Tomorrow I am going Hiking. When other people mention plans to hike, there is power in the words. At least for me, I think about how, most of the time, I express it in a way that implies I am an “experienced” hiker. What does it mean to be experienced? I definitely couldn’t tell you.
5 hikes = experienced?
1 hike without getting lost = experienced?
I guess it doesn’t matter.

It’s funny to think how often I try to claim I know something when I don’t. Oh, my pride! In the process of preparing for Mt. Whitney in August, Cody has helped me with all the necessities. How much more proof is needed to confirm that I have no idea what I’m doing? Hiking shoes? For what? Last time I went hiking, I was at Maunawili Falls wearing my Toms. Did I know what I was doing? Not a chance! But I definitely felt like I had accomplished something .

What I am trying to get at is this...Despite my stubborn desires to want to KNOW everything, or feel as if I know what I am doing (when I really have no idea), there is comfort. Even when I try to explain to Cody that I don’t want to be babied, but I still need help, it just becomes a confusing cycle of ambiguity. The times I tell God I need guidance and wisdom, but find my own, easier route, it also just becomes a confusing cycle of ambiguity.
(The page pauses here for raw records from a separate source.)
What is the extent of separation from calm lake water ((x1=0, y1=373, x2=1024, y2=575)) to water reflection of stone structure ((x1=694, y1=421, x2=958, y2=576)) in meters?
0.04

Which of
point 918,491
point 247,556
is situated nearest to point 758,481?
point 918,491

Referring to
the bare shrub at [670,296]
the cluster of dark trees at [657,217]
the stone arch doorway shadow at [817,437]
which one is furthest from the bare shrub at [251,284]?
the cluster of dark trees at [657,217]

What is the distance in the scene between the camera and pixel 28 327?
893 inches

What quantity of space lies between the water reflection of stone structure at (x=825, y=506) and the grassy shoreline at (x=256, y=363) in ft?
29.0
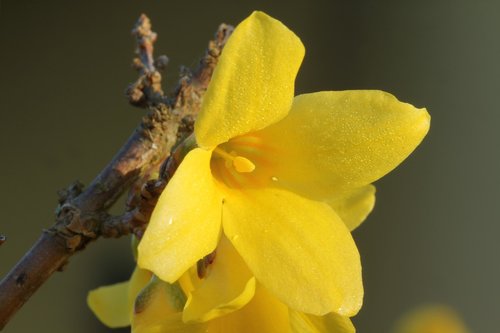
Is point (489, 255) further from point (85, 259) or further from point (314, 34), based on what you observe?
point (85, 259)

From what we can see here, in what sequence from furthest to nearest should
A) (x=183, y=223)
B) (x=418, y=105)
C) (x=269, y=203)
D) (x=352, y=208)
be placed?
1. (x=418, y=105)
2. (x=352, y=208)
3. (x=269, y=203)
4. (x=183, y=223)

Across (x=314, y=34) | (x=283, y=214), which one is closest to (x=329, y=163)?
(x=283, y=214)

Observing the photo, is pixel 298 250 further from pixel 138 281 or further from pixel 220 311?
pixel 138 281

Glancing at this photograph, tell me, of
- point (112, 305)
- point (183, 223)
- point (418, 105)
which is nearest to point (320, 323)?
point (183, 223)

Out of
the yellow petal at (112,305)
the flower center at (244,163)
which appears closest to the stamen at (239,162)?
the flower center at (244,163)

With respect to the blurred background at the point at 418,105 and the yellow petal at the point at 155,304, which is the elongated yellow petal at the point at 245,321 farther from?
the blurred background at the point at 418,105

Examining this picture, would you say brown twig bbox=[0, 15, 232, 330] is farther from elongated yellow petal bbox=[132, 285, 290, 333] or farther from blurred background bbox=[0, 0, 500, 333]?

This definitely reflects a lot of the changes that have happened, are currently happening, and will happen in the future. As much as I want to say, “ I’m doing this and this and that when I graduate and working here while living here and having this many babies” - there is comfort in not knowing. In the same way, it is hard to admit when I am clueless; that I have no idea what shoe to pick, why some hiking shoes weigh more than others, the importance of a bag liner, what a bag liner even is, that a bladder can exist outside of my body and on my back, etc. etc. etc. But in that waiting and learning, there is anticipation, peace, and a little anxiety that make you feel accomplished once you get to that place. It’s the same with God. Just as the beauty of God’s creation is revealed as we climb to the peak (yes, a word I recently discovered), the beauty of God is revealed in those times when we don’t know. We eagerly anticipate that place that seems like such a big deal to us, when it may even be worthless, if the trail taken was spent staring at the ground. Even when we reach that place, we still might be clueless, but God is faithful.

I get anxiety over a lot of things. I have ideas. I get anxious. And start planning almost always too early in advance. A lot of times, my persistance to do things the way I want them to be done only results in disappointment. Plans fall through and it most often results in an unpleasant outcome. How often does that happen with the bogus plans I make for my life through my anxieties to have answers? Okay, God… Here is my plan. Does that sounds good? Um.. I think that was a Yes. Okay here we go…WRONG.


So despite the fact that I don’t know what is next, I’m going to enjoy the hike; digging deeper into understanding the needs of each piece of armor along the way. Join me.







You have made known to me the path of life;
you will fill me with joy in your presence,
with eternal pleasures at your right hand.